───── Excerpted text

Updated July 6, 2026 · 8 min read
The short answer
This Old House notes undermount sinks are "easy to clean, as debris can be wiped directly into the sink" and maximize counter space, while vessel sinks "may be more difficult to clean around the base" since they sit on top. Vessel sinks cost $200–$1,500 installed and undermount $250–$1,600 (Fixr), with undermount requiring more labor to secure beneath the countertop.
Key takeaways
- This Old House states undermount sinks are "easy to clean, as debris can be wiped directly into the sink," while vessel sinks "may be more difficult to clean around the base" where the bowl meets the counter.
- Undermount sinks "maximize counter space" per This Old House, since nothing sits above the surface; a vessel bowl takes up usable counter real estate by design.
- Fixr prices vessel sinks at $200–$1,500 and undermount sinks at $250–$1,600 installed, but undermount requires "more work to secure the sink to the underside of the countertop" while vessel and drop-in sinks need "little beyond setting the sink in place."
- Fixr notes vessel sinks require a "grid drain" to pass code in many states and typically pair with a tall "vessel filler" faucet — both added costs beyond the sink itself.
- This Old House frames vessel sinks around a "timeless style you'll love until your next bathroom renovation" — a design-forward choice — while separately publishing a guide on replacing a vessel sink with a self-rimming sink specifically because vessels "can be less practical for everyday use."

──────────
───── Stored rows

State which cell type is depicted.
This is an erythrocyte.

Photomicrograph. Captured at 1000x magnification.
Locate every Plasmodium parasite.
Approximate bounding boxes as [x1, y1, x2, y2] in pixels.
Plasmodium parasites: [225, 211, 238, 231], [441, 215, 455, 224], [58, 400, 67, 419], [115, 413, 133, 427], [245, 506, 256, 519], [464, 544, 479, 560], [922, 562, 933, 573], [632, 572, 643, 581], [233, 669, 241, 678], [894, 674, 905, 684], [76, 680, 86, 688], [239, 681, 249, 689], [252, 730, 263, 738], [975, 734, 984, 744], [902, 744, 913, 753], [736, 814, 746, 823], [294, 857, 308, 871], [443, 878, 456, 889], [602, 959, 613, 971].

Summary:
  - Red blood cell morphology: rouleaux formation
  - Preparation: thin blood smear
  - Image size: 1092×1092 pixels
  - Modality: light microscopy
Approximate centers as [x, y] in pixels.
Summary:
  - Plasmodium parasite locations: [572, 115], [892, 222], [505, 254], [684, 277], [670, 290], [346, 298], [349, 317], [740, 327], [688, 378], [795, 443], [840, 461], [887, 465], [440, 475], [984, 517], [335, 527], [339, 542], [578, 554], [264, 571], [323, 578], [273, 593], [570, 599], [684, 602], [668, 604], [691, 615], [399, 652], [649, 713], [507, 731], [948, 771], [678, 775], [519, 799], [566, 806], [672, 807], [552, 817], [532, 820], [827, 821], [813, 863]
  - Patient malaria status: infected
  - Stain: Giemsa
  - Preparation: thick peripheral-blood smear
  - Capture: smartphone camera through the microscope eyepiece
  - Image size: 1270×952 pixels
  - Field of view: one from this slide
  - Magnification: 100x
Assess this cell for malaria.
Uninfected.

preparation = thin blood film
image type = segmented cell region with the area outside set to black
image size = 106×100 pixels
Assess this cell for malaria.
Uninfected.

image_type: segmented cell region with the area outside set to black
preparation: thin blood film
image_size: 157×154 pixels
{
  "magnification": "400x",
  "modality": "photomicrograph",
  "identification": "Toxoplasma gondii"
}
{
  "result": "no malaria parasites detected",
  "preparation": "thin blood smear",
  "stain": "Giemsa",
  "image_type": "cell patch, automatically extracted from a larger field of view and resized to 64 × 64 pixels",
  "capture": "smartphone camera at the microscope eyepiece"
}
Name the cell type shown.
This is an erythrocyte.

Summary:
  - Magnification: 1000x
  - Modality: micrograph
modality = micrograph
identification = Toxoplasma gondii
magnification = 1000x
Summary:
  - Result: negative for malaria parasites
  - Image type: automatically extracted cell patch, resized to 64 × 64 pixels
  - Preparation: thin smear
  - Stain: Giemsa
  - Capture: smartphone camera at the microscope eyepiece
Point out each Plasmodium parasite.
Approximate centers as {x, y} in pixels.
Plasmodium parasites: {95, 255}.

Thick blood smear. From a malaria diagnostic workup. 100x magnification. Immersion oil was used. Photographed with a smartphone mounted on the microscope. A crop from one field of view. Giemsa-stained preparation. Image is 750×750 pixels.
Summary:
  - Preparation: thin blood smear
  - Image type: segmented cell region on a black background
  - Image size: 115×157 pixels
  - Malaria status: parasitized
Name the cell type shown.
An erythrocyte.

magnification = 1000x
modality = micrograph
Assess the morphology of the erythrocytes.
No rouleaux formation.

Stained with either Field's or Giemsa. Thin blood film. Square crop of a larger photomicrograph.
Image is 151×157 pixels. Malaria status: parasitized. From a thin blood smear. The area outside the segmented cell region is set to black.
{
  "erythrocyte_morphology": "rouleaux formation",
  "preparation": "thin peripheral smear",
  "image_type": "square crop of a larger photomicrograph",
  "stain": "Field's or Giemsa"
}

──────────

**Challenges**
1. Answer these questions from the sink comparison, one per line:
(a) What installed price range does Fixr give for vessel sinks?
(b) What kind of drain does Fixr say vessel sinks need to pass code in many states?
(c) Why does This Old House call undermount sinks easy to clean?
2. Shorten the paragraph of the sink comparison that begins "This Old House notes undermount sinks", keeping its main facts.
3. Continue the sink comparison from the point where it stops.

**The results**
1.
(a) $200–$1,500
(b) A "grid drain"
(c) Debris can be wiped directly into the sink.

2. According to This Old House, undermount sinks are easy to clean and maximize counter space, while vessel sinks, which sit on top, may be harder to clean around the base. Fixr puts installed costs at $200–$1,500 for vessel sinks and $250–$1,600 for undermount sinks, which take more labor to secure beneath the countertop.

3.
The core trade-off, up front
Vessel and undermount sinks are opposites by design. A vessel sink sits entirely on top of the counter, like a bowl set on a table — it is the visual centerpiece of the vanity. An undermount sink is mounted from below, so the counter material runs continuously to the edge of the basin with no rim in the way. That single construction difference is what drives everything else in this comparison: how each one cleans, how much usable counter it leaves you, and how it holds up to daily use.
This is a practicality-versus-statement decision more than a right-or-wrong one — both are legitimate choices, just for different priorities.
Quick take
If everyday practicality and easy cleanup matter most, undermount wins clearly. If you want the vanity to read as a design statement and are willing to wipe around the base a little more carefully, a vessel sink delivers a look undermount can't match.
Quick comparison
The cleaning, space, and cost facts side by side.
| Factor | Vessel sink | Undermount sink |
|---|---|---|
| Cleaning | Harder to clean around the base (This Old House) | "Easy to clean" — wipe debris straight into the sink (This Old House) |
| Counter space | Takes up counter surface by sitting on top | "Maximizes counter space" (This Old House) |
| Installed cost | $200–$1,500 (Fixr) | $250–$1,600 (Fixr) |
| Install labor | Minimal — "little beyond setting the sink in place" (Fixr) | More labor — secured to underside of countertop (Fixr) |
| Faucet/drain needs | Tall "vessel filler" faucet; grid drain required in many states (Fixr) | Standard faucet and drain configuration |
| Everyday practicality | Vessels "can be less practical for everyday use" (This Old House) | Popular for family bathrooms — easier daily cleanup (Bob Vila) |
Cleaning: where the real daily difference is
This Old House's bathroom sink guide is direct on this point: undermount sinks are "easy to clean, as debris can be wiped directly into the sink," because there is no raised rim to catch water, toothpaste, or soap residue along the way. A quick swipe of a rag moves everything straight from the counter into the drain.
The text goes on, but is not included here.